- [INSTRUCTIONS TO FOLLOW] Copy the rows below word for word, starting with the line that contains "Does the yellow" and going on through the end of the rows.

- [EXCERPTED RECORDS]
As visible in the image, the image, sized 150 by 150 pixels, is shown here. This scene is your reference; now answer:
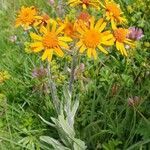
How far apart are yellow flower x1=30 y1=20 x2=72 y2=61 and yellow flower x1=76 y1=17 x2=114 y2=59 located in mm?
61

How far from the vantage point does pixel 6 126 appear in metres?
2.78

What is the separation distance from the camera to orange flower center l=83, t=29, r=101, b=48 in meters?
1.86

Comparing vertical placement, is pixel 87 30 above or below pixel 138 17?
above

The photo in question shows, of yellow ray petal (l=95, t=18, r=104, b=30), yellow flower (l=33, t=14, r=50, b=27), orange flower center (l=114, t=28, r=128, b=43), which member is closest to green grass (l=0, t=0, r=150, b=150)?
orange flower center (l=114, t=28, r=128, b=43)

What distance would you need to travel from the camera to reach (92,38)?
1869 mm

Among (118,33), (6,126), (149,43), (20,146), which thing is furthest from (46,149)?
(149,43)

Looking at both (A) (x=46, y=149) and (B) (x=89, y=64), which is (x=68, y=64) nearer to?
(B) (x=89, y=64)

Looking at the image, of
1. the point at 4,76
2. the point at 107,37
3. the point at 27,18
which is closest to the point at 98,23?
the point at 107,37

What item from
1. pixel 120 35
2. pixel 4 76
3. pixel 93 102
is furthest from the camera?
pixel 4 76

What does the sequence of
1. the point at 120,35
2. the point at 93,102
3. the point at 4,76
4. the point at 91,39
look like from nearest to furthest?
the point at 91,39 → the point at 120,35 → the point at 93,102 → the point at 4,76

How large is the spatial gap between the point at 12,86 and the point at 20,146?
0.58 m

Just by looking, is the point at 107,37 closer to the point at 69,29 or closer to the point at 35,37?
the point at 69,29

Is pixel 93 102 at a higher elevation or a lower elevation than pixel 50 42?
lower

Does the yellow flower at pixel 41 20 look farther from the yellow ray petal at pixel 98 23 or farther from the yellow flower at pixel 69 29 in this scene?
the yellow ray petal at pixel 98 23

- [SOLUTION]
Does the yellow flower at pixel 41 20 look farther from the yellow ray petal at pixel 98 23 or farther from the yellow flower at pixel 69 29 in this scene?
the yellow ray petal at pixel 98 23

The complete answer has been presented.